Entre deux concerts, le bluesman évoque son parcours, sa filiation avec Gérard, l’acteur, son attachement à Claude Nobs et sa passion pour un genre musical qui l’habite. Malgré un talent certain et des collaborations prestigieuses, le chanteur reste d’une simplicité désarmante. À (re)découvrir absolument !

Il a la bougeotte, Manu Lanvin.

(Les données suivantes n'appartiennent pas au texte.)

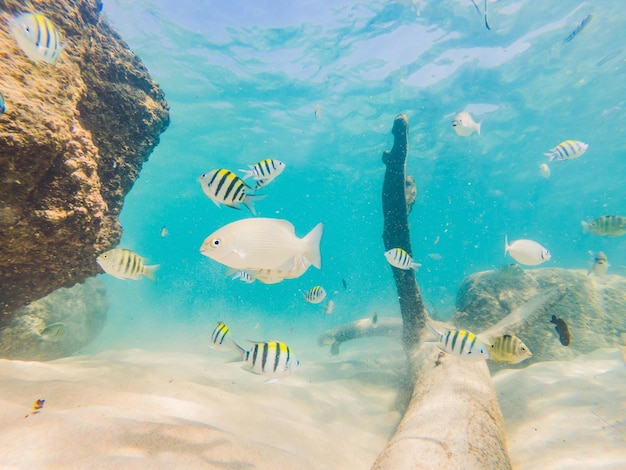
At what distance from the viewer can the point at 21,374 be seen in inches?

Bluesman émérite, amoureux de la scène depuis qu’il l’a foulée la première fois, à l’âge de 15 ans, il sillonne les routes, au gré des invitations qui lui permettent de porter la bonne parole : celle du Diable. « Certains courants religieux interdisent encore aux enfants d’écouter de la musique », s’offusque-t-il. « Alors, si la musique est l’œuvre du Diable, je veux bien l’incarner ! Je préfère ça aux mecs qui rentrent au Bataclan et qui descendent tout le monde au nom d’un Dieu. » Le ton est donné.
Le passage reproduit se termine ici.